EXERCISE OBJECTIVE: Decide whether each statement below agrees with the text on limited-purpose flexible spending accounts: (a) A limited-purpose FSA can pay only for dental and vision expenses. (b) Employees enrolled in an HSA-qualifying plan may also enroll in a traditional health care FSA. (c) Starting January 1, 2013, employee contributions to limited-purpose FSAs will be capped at $2,500 per year. For each, answer yes or no and quote the deciding words of the text.

SOURCE DOCUMENT:

# # #

Brokers often ask OptumHealth how they can help their small- and mid-sized clients get more bang for the buck from their high-deductible health plans paired with health savings accounts (HSAs). One solution is the limited-purpose health care flexible spending account (FSA).
These accounts allow employees to set aside pre-tax dollars to pay for eligible dental and vision care expenses, which can quickly add up for many families. The accounts are “limited purpose” because only dental and vision expenses can be paid from them. Remember that employees enrolled in a HSA-qualifying plan are not eligible to enroll in a traditional health care FSA.
The limited-purpose FSA helps employees take full advantage of their HSAs. They can use HSA funds to pay or reimburse themselves for qualified medical expenses, such as expenses under their deductibles or the costs of coinsurance, while using FSA monies to cover contact lens, dental and orthodontia expenses.
If employees are saving for retirement health care expenses with their HSAs, signing up for a limited-purpose FSA lets them set aside pre-tax money for some of today’s eligible expenses and allowing their HSA savings to grow.
Another reason to suggest that your clients consider limited-purpose FSAs now: new restrictions on how much pre-tax salary employees can contribute to FSAs are on the horizon. Current tax law does not set a dollar limit on FSA contributions (although many employers impose their own limits). Beginning January 1, 2013, however, employee contributions to health care FSAs, including limited-purpose FSAs, will be capped at $2,500 per year.
Dental and vision expenses add up
Let’s consider how Marie, a hypothetical employee at an advertising agency, could combine her HSA and FSA. She has a monthly payment plan for her son’s braces, so she knows how much braces will cost her over the next few years. She also checks with her optometrist to find out how much her new glasses will cost. She estimates that she will spend about $2,350 in glasses and orthodontia next year and elects to have that amount put into her limited-purpose FSA.

# # #

DATASET ENTRIES:
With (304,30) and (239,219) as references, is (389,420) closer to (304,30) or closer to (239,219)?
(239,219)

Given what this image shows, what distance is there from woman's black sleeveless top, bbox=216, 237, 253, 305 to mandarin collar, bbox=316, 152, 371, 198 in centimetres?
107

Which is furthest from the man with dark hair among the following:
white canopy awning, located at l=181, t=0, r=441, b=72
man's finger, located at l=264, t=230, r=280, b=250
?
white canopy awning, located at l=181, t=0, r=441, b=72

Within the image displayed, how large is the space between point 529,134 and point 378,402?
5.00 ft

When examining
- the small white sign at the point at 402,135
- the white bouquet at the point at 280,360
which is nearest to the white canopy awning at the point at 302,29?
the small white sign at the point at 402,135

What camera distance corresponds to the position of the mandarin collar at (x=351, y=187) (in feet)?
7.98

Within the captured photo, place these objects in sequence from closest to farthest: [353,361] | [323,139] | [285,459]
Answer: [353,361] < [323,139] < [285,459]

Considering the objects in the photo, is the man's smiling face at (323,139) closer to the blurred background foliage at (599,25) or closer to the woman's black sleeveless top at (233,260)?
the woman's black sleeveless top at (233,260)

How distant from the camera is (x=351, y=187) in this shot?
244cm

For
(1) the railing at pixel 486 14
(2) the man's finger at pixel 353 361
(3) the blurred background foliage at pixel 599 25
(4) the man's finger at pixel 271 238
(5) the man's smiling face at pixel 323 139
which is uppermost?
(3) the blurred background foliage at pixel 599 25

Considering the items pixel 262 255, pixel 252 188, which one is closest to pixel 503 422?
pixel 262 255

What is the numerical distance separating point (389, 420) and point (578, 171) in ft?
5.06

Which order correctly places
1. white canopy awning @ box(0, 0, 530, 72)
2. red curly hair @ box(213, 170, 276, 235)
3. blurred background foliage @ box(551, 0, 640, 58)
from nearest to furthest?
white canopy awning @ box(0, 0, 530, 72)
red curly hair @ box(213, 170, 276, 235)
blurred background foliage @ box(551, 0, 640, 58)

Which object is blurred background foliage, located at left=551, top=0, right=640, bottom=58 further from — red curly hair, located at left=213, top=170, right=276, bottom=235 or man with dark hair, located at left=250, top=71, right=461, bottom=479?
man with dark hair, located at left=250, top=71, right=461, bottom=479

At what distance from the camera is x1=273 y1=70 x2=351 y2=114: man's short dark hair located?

# # #

RESPONSE FOR THIS EXERCISE:
(a) Yes: "only dental and vision expenses can be paid from them"
(b) No: "employees enrolled in a HSA-qualifying plan are not eligible to enroll in a traditional health care FSA"
(c) Yes: "Beginning January 1, 2013, however, employee contributions to health care FSAs, including limited-purpose FSAs, will be capped at $2,500 per year"